WASHINGTON -- The #MeToo movement encouraging victims of sexual harassment to speak out has roiled Hollywood entertainment studios and D.C. newsrooms--and with bombshell sexual misconduct allegations surfacing against Republican Senate candidate Roy Moore, Washington is gripped with uncertainty about the next political shoe to drop.
"There are, across state capitals and in Washington, D.C., members of Congress who have reputations for untoward behavior," said Steve Schmidt, who guided Republican John McCain's 2008 presidential campaign. "I'm sure they're scared to death."
The Washington Post on Thursday published on-the-record accounts of instances in which Moore, an Alabama Senate candidate, allegedly engaged in sexual contact with young women, charges Moore denies.
But the detailed descriptions of incidents from several decades ago prompted a slew of Republican senators to call on the controversial conservative candidate to step aside if the allegations are true. According to financial disclosure papers, the National Republican Senatorial Committee severed a fundraising agreement with Moore, a significant sign of the party seeking to distance itself from the candidate.
The dramatic scenes unfolded just weeks before the Alabama special Senate election, past the deadline of putting a new candidate on the ballot--a reminder of the limitations of vetting politicians at a time when growing numbers of harassment victims are now feeling emboldened to speak out.

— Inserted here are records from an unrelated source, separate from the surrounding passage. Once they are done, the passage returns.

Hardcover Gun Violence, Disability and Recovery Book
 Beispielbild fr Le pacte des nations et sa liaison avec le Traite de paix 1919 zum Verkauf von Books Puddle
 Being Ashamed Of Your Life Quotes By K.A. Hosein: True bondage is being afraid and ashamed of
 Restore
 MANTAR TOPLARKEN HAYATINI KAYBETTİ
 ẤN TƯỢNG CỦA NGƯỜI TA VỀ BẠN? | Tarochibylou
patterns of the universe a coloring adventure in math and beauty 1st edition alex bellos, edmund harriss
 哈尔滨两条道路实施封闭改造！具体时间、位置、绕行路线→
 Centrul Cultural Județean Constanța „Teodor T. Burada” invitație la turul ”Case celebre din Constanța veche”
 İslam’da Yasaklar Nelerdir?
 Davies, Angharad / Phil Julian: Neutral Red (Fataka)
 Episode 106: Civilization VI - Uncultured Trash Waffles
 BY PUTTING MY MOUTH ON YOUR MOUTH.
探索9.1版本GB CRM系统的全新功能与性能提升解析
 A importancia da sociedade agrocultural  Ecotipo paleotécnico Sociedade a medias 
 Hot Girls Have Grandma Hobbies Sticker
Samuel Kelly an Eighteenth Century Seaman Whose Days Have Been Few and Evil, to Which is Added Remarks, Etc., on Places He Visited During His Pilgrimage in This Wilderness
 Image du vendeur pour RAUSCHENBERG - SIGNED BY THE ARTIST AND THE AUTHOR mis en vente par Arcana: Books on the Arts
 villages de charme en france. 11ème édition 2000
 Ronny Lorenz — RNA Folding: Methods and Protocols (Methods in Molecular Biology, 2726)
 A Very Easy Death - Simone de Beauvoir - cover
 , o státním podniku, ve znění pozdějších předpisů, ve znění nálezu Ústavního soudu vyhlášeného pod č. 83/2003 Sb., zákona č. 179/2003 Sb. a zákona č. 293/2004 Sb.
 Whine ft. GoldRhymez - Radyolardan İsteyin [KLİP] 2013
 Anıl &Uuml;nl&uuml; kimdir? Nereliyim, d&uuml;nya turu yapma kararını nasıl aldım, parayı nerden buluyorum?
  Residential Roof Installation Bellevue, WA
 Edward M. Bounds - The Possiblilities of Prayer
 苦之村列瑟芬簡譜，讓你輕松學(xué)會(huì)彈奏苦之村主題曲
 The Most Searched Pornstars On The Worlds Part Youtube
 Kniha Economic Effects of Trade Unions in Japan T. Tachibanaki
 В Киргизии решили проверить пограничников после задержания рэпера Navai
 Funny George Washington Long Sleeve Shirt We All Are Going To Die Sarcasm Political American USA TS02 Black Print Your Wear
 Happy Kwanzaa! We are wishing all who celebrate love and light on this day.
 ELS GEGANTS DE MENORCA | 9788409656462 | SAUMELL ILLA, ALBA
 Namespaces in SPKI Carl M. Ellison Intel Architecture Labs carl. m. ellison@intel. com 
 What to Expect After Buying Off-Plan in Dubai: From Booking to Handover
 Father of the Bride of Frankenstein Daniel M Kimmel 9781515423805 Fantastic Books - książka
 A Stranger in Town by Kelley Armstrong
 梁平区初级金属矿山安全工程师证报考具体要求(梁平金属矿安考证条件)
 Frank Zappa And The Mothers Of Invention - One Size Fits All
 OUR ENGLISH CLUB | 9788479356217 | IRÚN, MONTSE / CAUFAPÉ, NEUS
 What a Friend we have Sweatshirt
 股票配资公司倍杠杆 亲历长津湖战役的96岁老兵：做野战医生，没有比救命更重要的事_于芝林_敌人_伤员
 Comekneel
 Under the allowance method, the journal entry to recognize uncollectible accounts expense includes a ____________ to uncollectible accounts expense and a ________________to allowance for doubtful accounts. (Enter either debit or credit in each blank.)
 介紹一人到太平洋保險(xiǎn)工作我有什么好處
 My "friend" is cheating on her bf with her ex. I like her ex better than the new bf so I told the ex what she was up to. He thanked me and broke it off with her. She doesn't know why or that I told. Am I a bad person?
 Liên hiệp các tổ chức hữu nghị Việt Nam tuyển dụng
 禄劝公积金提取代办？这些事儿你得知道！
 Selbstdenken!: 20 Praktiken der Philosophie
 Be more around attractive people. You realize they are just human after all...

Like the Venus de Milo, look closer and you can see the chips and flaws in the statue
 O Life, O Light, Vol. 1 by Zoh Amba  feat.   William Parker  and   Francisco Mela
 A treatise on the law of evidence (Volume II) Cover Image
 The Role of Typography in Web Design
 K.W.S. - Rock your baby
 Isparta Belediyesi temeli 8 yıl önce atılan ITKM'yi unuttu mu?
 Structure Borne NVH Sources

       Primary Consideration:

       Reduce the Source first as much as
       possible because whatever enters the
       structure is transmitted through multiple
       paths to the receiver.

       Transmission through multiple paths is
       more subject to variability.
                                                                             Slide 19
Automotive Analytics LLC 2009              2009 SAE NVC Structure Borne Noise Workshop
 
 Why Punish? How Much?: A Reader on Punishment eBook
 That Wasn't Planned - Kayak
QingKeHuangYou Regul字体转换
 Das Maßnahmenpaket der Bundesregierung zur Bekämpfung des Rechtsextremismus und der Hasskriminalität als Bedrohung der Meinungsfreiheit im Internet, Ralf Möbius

"People will start to think about how to catch this, I do think they're starting to have those conversations," said Colin Reed, senior vice president at the company Definers Public Affairs, and the former executive director of the opposition research-focused group America Rising PAC. "But I don't think there's an easy answer, unless (a candidate) is willing to sit down ... and get asked questions and get answers. It's all incumbent on the candidate, there's no real easy solution."
Opposition research tactics--whether conducted on an opponent or via an internal audit--typically rely on public records, Reed noted. Campaigns and party committees often don't have the resources or manpower to wade through scenarios in which individuals could come forward with serious personal allegations.
"Opposition research at its core, which is what these vets that outside groups and ... party committees do, is based on public documents, not Jason Bourne tactics, chasing people around," he said. "It's up to the candidates and potential candidates whether they want to sit down and get cross-examined about all the things that could come to light if someone speaks. But it's incumbent on candidates, whether or not he or she wants to reveal that stuff. No one can find certain stuff unless someone speaks ... there's no way to do that unless it's the candidate himself."
In interviews following the Moore revelations, opposition research experts credited reporters -- not partisan researchers -- with uncovering the biggest allegations to date, whether against Moore or Hollywood mogul Harvey Weinstein. The current climate, they said, will only encourage more digging, in every industry.
"l definitely think there will be an increased focus on sexual assault and harassment in vetting and oppo but there are certain types of stories that really require the kind of sourcing that journalists have the credibility to unearth," said Tim Miller, who was a co-founder of America Rising and communications director for Jeb Bush's presidential campaign.